Stopka Andrzej & Stopkowa Wincentyna (Wodzinowska)
Stopka Andrzej & Stopkowa Wincentyna (Wodzinowska)
Righteous
Żurowski, Ludwik
Stopka, Andrzej
Stopka, Wincentyna
Adamski, Jozef
Adamska, Michalina
Adamska, Helena
Adamska Gramatyka Lewartowska, Michalina
Armatys-Przedmolska, Maria
Dr. Julian Aleksandrowicz was the founder of one the hospitals at the Kraków gertto. As the ghetto was being liquidated in March 1943, Dr. Aleksandrowicz and his wife Maria and son Jerzy managed to bribe a few German policemen and find temporary shelter.

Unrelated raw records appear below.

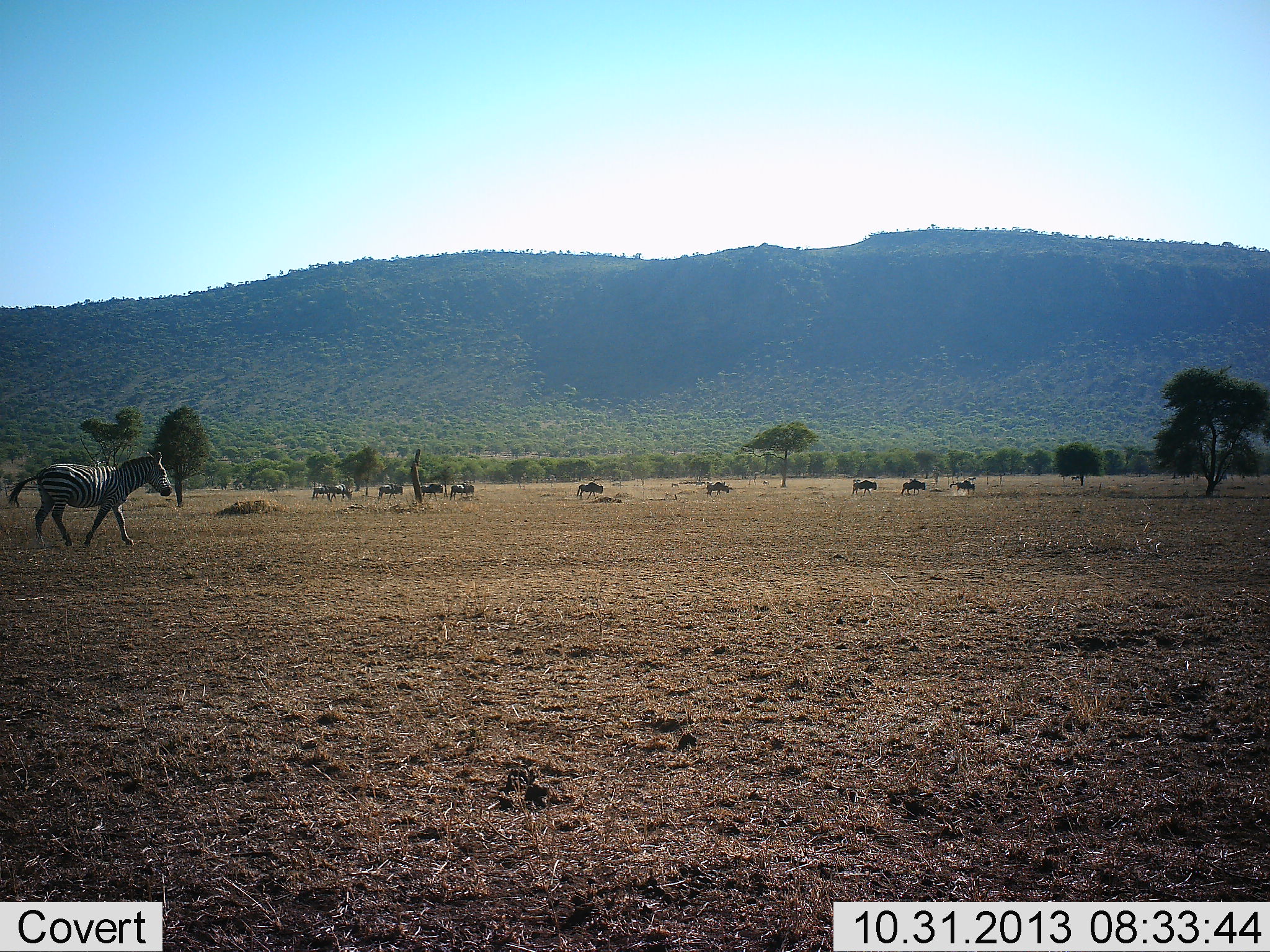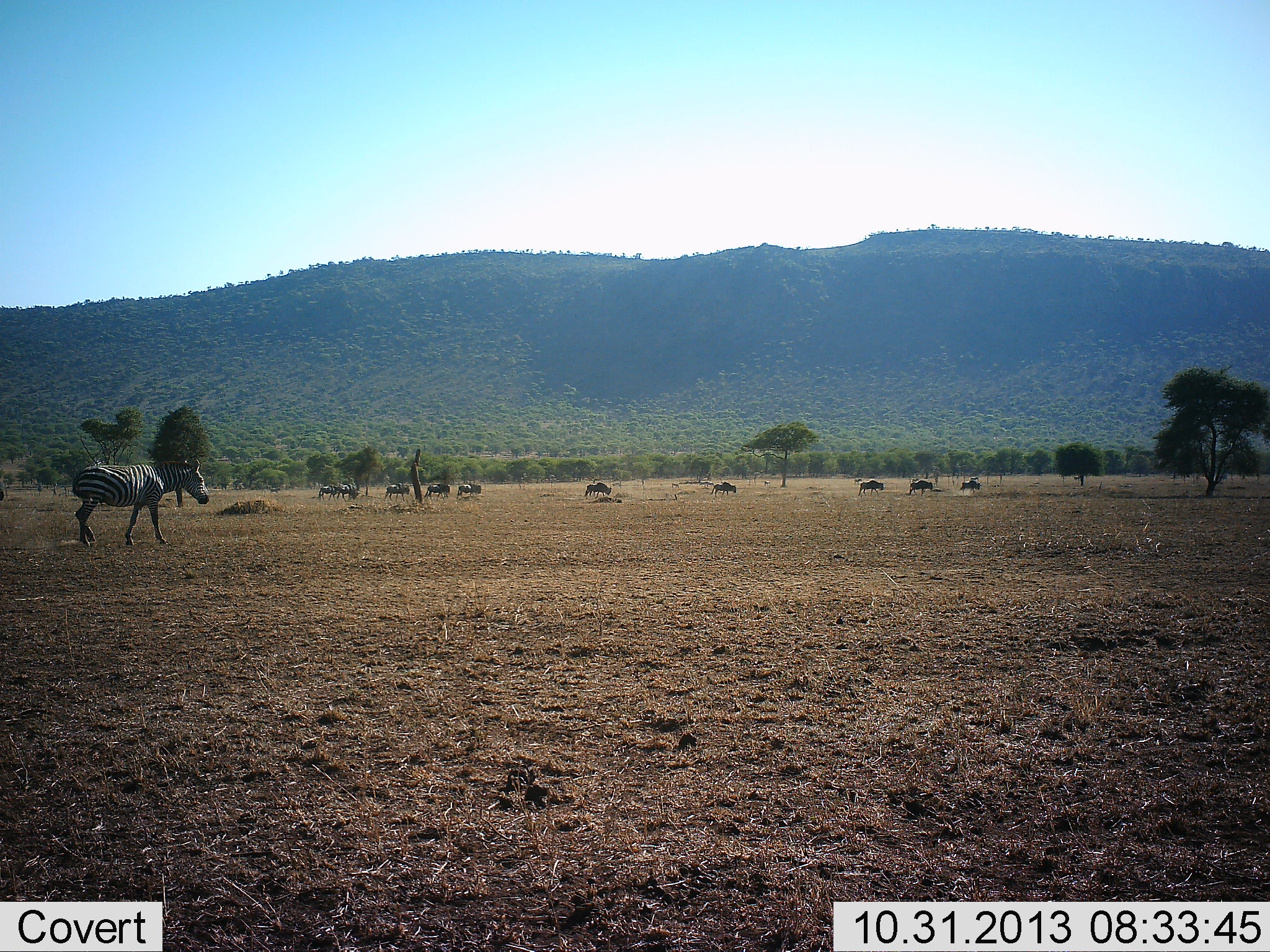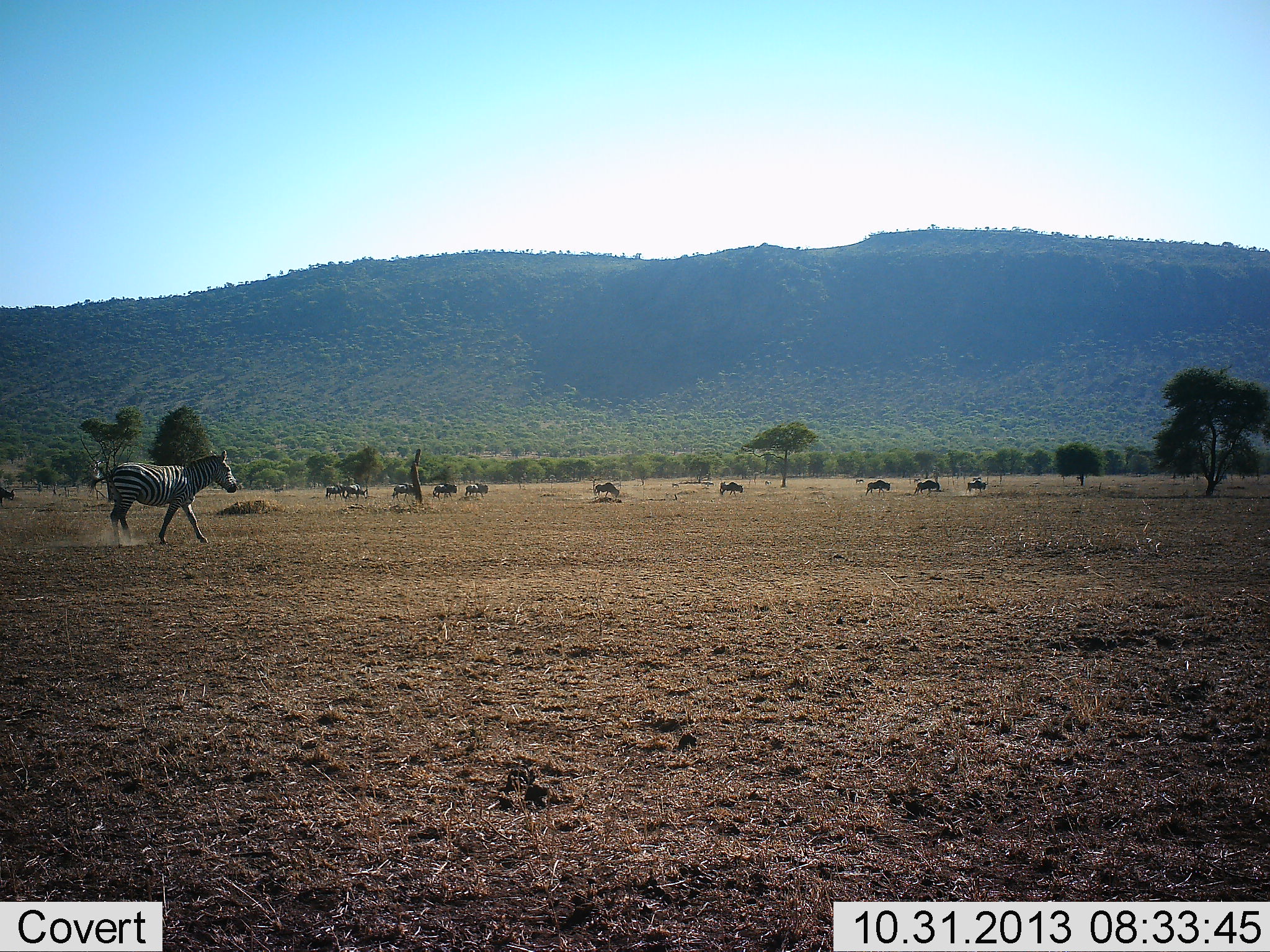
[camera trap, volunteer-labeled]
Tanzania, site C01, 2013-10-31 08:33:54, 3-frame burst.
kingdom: Animalia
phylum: Chordata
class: Mammalia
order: Perissodactyla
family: Equidae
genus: Equus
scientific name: Equus quagga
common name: plains zebra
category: zebra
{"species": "zebra (plains zebra) (Equus quagga)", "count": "1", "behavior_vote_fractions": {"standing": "17%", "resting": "0%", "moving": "83%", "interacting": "0%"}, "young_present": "0%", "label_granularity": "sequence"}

Shortly afterwards, the Germans traced their whereabouts. When in their despair they attempted suicide, Dr. Ludwik Żurowski came to their assistance, and, in mortal danger and without recompense, gave them lifesaving treatment. From then on, Dr. Żurowski stayed in touch with his wards and arranged shelter for them in the apartment of Professor Andrzej Stopka and his wife Wincentyna, who employed them as domestics. The Stopkas, together with Dr. Żurowski, met the Jewish refugees’ needs and gave them board. Whenever things became especially dangerous, they moved them to a safer hideout. Dr. Żurowski served as a liaison between the fugitives and their parents, who had been exiled to the Plaszów camp, a short distance from Kraków. Over time, the group of rescuers was joined by Maria Armatys-Przedmolska, in whose apartment the Aleksandrowiczes found refuge for a rather lengthy period of time. Armatys-Przedmolska also gave them her documents and those of her family, at great risk and for nothing in return. Armatys-Przedmolskas assisted many other Jews, only a few of whom are known to us by name.

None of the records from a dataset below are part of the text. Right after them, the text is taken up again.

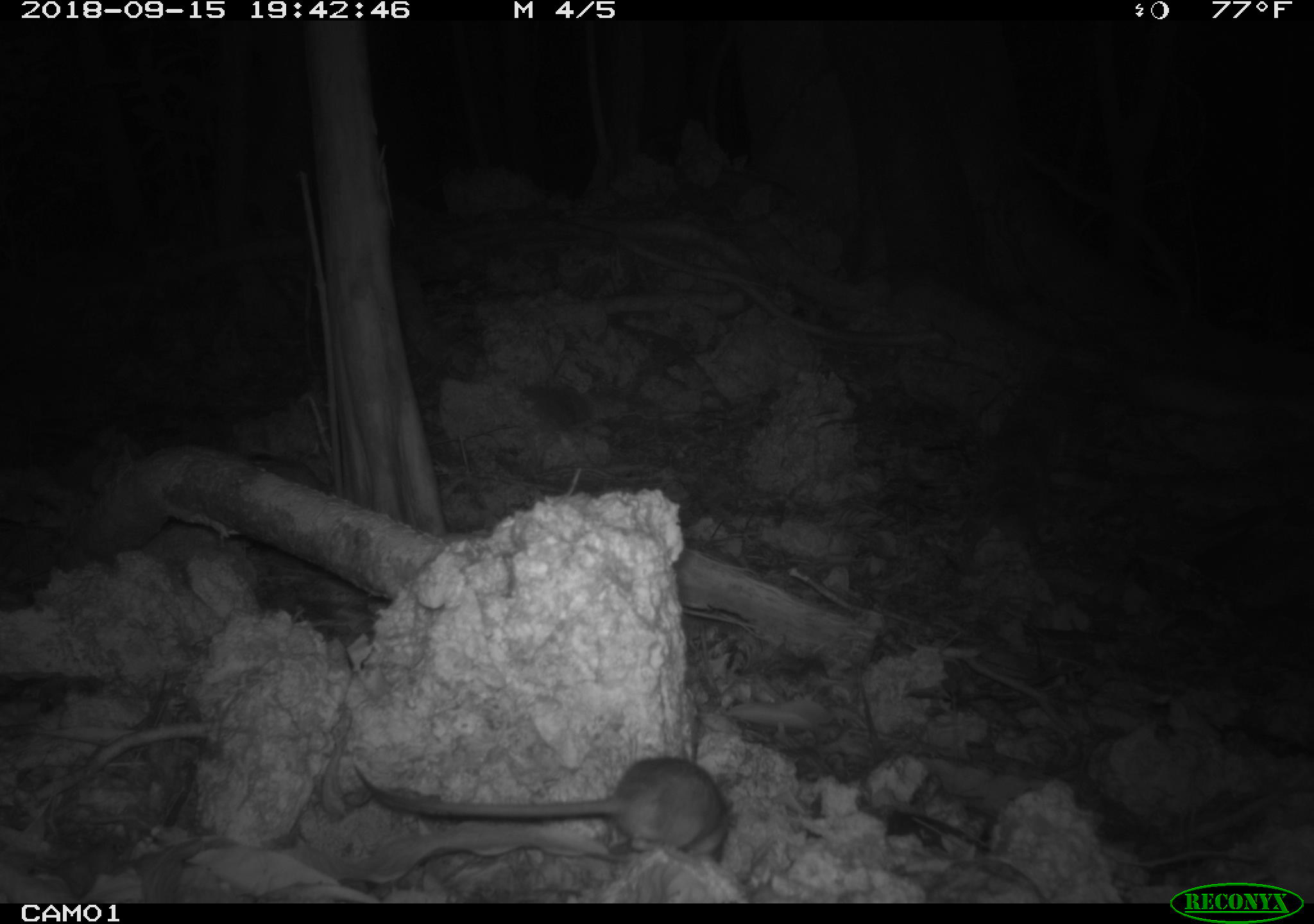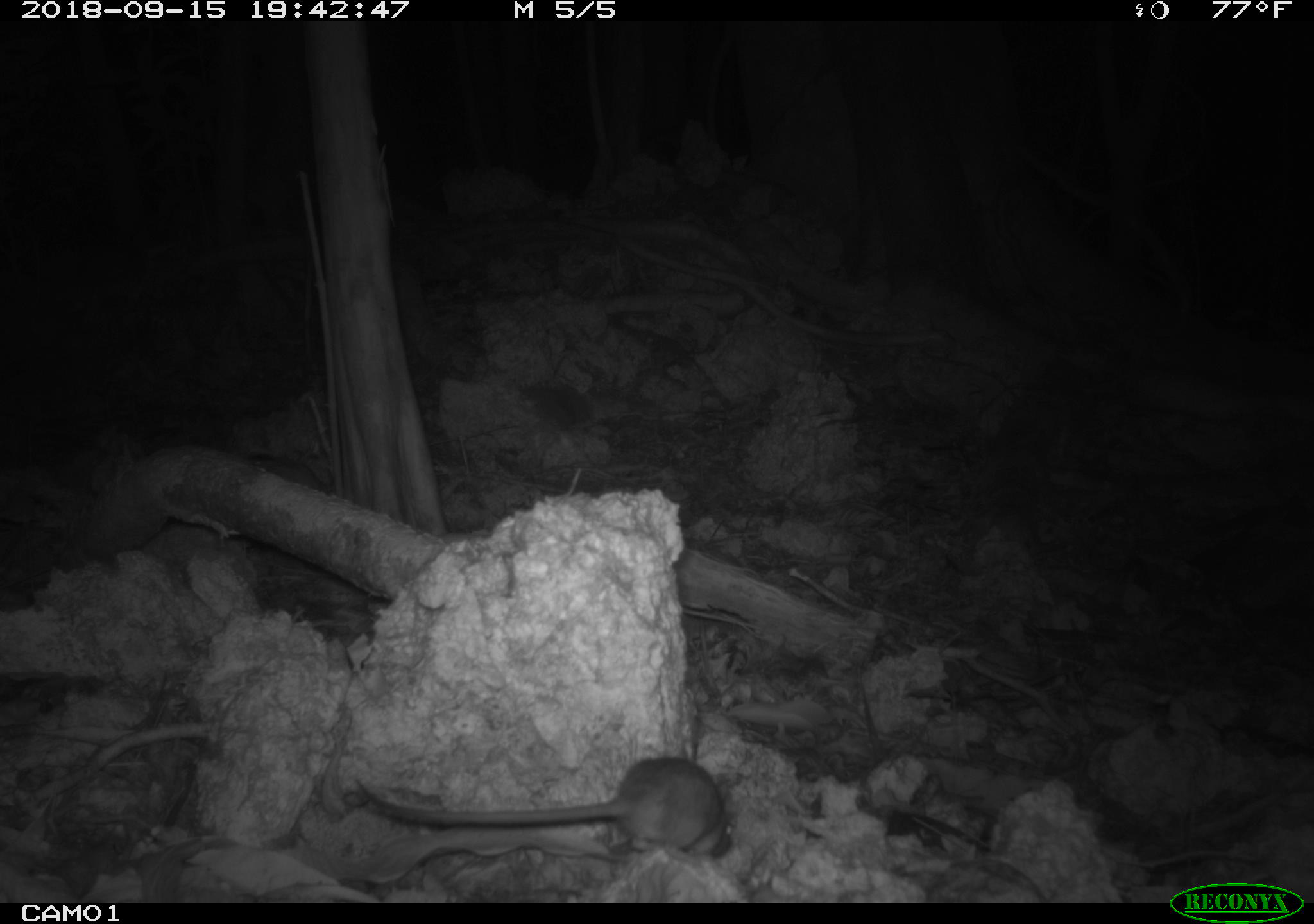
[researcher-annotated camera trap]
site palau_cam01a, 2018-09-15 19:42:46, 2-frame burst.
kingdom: Animalia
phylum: Chordata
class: Mammalia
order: Rodentia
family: Muridae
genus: Rattus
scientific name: Rattus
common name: rat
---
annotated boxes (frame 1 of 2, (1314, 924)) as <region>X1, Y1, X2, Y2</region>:
rat: <region>344, 754, 736, 872</region>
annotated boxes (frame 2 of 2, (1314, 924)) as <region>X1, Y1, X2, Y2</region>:
rat: <region>348, 753, 737, 868</region>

In their post-war testimony, the Aleksandrowiczes cited Jozef and Michalina Adamski, their daughter Helena and grand-daughter Michalina Gramatyka Lewartowska, who during their stay in Wieliczka, assisted them with food and money. German police arrested Adamski and, although they tortured him in his interrogation, he and his wife continued to aid their Jewish wards without letup, aware of the danger that their actions entailed and withoutremuneration.
Dr. Aleksandrowicz subsequently joined a partisan unit of the Socialist Fighting Organization (S.O.B), subordinate to the A.K., and eventually became its deputy commander. After the war, the Aleksandrowiczes remained in Kraków and stayed in touch with their rescuers’ families after the rescuers themselves had died. Julian Aleksandrowicz became a scientist of world renown and a professor of hematology at the medical academy of Kraków. The diary he kept as a partisan was published in Poland under the title Pages from the diary of Doctor Twardy, recalling his underground alias during the occupation.
On April 18, 1982, Yad Vashem recognized Dr. Ludwik Żurowski, Professor Andrzej Stopka and his wife Wincentyna, Maria Armatys-Przedmolska, and Jozef Adamski and Michalina Adamska Gramatyka Lewartowska and their daughter Helena Adamska as Righteous Among the Nations.